Em primeiro lugar vamos entender pela ótica da neurociência e da psicanálise, como funciona a nossa personalidade.
O nosso cérebro é muito parecido com um computador. Ele precisa ser "programado" (condicionado) para poder funcionar direito. O cérebro adora padrões, hábitos e, de preferência, fazer a mesma coisa sempre para obter um resultado previsível, como se fosse um software. Essa capacidade de se condicionar vale tanto para o bem, na forma de comportamentos positivos, equilibrados, adaptativos, como para o mal, na forma de comportamentos neuróticos, disfuncionais e mal adaptativos. Essa necessidade e capacidade de criar padrões, condicionamentos e hábitos proporcionam uma estabilidade funcional. Imagine se mudássemos de ideia ou de comportamento o tempo todo ? Nossa vida seria caótica e inviável, portanto, o cérebro nos induz a ter um comportamento "padronizado" visando, a princípio, o nosso próprio benefício.

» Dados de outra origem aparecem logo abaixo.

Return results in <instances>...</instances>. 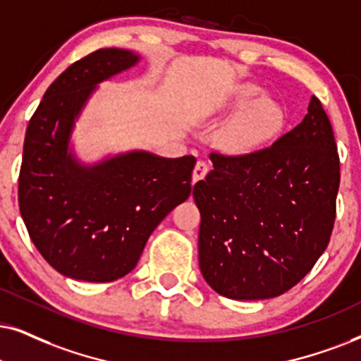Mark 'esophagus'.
Returning a JSON list of instances; mask_svg holds the SVG:
<instances>
[{
    "label": "esophagus",
    "mask_w": 361,
    "mask_h": 361,
    "mask_svg": "<svg viewBox=\"0 0 361 361\" xmlns=\"http://www.w3.org/2000/svg\"><path fill=\"white\" fill-rule=\"evenodd\" d=\"M208 170H209V166H208L207 161H203V159H200V161H196L195 170H193V176H191V181H193V183H196V181L203 180V178L207 176Z\"/></svg>",
    "instance_id": "34e87169"
}]
</instances>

Pela psicanálise a nossa personalidade (ego) adota vários mecanismos de defesa para evitar que nos tornemos muito autoconscientes e com isso, correr o risco de ser questionado, desconstruído. Isso porque o ego precisa sobreviver e se auto preservar. O ego quer não apenas sobreviver e se manter tal como foi construído, mas, se possível, crescer e se fortalecer. Toda ou qualquer ameaça a essa sobrevivência, por exemplo, mudar padrões de comportamento, é imediatamente defendida e combatida. Psicoterapia, autoconhecimento e eventos traumáticos ou impactantes aumentam o nosso nível de consciência (nos fazem despertar do sono egoico) e isso representa uma ameaça ao próprio ego que reage nos dando uma dose maior de "sedativo" (alienação, dissonância cognitiva, fuga da realidade, fantasias, idealizações, racionalizações, introjeções, repressões, negações, etc, etc, etc, ). Como resultado, o que parecia ruim e provocava sofrimento, deixa de parecer tão ruim assim e até tem lá suas vantagens, portanto, é melhor não mexer. Isso, em parte, explica as evasões na terapia ou a resistência em fazê-la.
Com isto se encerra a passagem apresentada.